Le tabac venant de la salle des masses passe dans un moulin appelé râpe, qui consiste en une cuvette et une noix munie de lames dont on règle l'écartement et la pression pour obtenir le grain de dimension voulue.

 

Après un remouillage, le tabac arrive dans des moulins qui sont ici séparés en deux batteries ayant chacune six moulins, un de gros et cinq de fin.

La production horaire pour une batterie est de deux cents kilos.

 

Le tabac sortant du moulin s'appelle le râpé sec.
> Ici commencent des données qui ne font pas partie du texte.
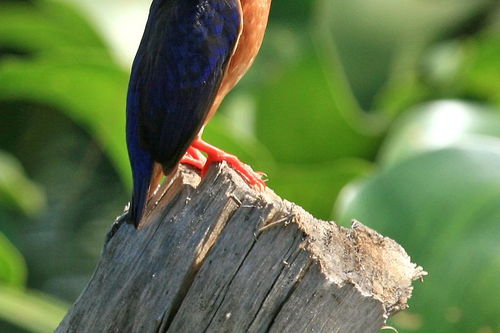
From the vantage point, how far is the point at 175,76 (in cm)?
330

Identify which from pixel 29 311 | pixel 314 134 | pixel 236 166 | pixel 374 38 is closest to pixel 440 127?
pixel 314 134

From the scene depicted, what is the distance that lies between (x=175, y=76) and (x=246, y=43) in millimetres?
367

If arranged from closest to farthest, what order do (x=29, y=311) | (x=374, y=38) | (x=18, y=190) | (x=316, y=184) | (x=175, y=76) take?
(x=175, y=76) → (x=29, y=311) → (x=316, y=184) → (x=18, y=190) → (x=374, y=38)

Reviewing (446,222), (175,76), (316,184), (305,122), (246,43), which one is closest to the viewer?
(175,76)

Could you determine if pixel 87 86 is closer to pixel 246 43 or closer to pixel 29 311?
pixel 29 311

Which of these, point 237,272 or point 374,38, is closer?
point 237,272

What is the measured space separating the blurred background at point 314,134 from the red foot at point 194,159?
1.04m

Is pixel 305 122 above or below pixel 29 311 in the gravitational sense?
above

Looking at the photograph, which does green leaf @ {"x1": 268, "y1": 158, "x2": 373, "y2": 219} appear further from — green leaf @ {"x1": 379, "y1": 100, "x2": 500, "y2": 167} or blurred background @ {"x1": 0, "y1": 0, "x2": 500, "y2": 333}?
green leaf @ {"x1": 379, "y1": 100, "x2": 500, "y2": 167}

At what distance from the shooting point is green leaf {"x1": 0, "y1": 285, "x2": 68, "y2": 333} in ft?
16.4

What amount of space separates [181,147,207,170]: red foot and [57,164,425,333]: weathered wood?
0.44 m

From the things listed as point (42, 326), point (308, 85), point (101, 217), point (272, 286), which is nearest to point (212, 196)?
point (272, 286)

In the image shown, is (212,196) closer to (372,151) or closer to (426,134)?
(426,134)

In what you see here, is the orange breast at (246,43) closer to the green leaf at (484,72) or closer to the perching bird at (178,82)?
the perching bird at (178,82)
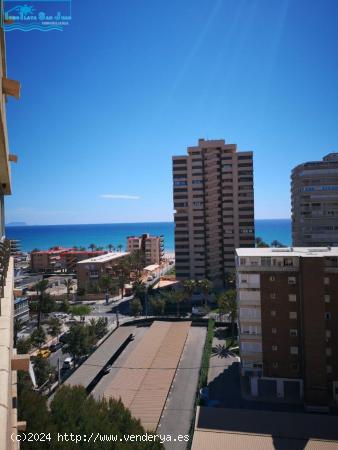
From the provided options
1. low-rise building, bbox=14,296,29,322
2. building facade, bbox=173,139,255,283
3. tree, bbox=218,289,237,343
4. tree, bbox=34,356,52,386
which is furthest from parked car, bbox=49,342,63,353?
building facade, bbox=173,139,255,283

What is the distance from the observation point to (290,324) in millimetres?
25422

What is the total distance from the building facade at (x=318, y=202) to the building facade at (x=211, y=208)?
899 cm

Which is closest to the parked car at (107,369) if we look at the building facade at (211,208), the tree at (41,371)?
Answer: the tree at (41,371)

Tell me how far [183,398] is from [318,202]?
→ 38.0 metres

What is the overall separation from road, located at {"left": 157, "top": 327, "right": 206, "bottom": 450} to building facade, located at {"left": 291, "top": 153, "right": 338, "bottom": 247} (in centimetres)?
2737

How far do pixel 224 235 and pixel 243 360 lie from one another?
115 feet

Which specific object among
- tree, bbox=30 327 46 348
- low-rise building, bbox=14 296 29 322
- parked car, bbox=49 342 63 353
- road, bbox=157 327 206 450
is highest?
low-rise building, bbox=14 296 29 322

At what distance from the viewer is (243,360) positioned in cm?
2667

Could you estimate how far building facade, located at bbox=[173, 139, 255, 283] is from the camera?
2361 inches

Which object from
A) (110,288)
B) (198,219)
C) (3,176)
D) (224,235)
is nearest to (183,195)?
(198,219)

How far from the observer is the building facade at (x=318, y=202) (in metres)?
51.7

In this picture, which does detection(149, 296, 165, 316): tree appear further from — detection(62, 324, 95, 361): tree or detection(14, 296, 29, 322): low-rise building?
detection(62, 324, 95, 361): tree

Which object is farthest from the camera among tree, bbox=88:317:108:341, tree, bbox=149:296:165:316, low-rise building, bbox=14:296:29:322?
tree, bbox=149:296:165:316

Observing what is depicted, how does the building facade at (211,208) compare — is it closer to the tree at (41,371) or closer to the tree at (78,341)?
the tree at (78,341)
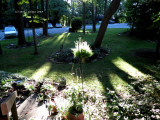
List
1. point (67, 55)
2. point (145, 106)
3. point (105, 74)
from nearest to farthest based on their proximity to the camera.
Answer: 1. point (145, 106)
2. point (105, 74)
3. point (67, 55)

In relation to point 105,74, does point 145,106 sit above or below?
above

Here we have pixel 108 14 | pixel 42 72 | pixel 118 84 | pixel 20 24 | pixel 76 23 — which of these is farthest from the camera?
pixel 76 23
Il est emmagasiné dans des cases d'où il est prélevé une fois par mois pour entrer dans le cycle de la deuxième fermentation, après un remouillage au taux voulu. (Eau chaude à 60 degrés).

 

La seconde fermentation s'opère en cases de râpé parfait et comprend quatre stades différents de durées égales et consécutives, chaque stade durant de 65 à 70 jours.

 

Pendant le premier stade, on incorpore au râpé du râpé du second stade ; c'est, en somme, un levain venant apporter les ferments voulus et donner la température initiale.

 

Les 2°, 3° et 4° stades consistent en brassages et fermentations à différents degrés.

 

Ces opérations sont faites pour développer la teneur en ammoniaque et en acide acétique, afin d'obtenir le montant de l'arôme exigé par le consommateur.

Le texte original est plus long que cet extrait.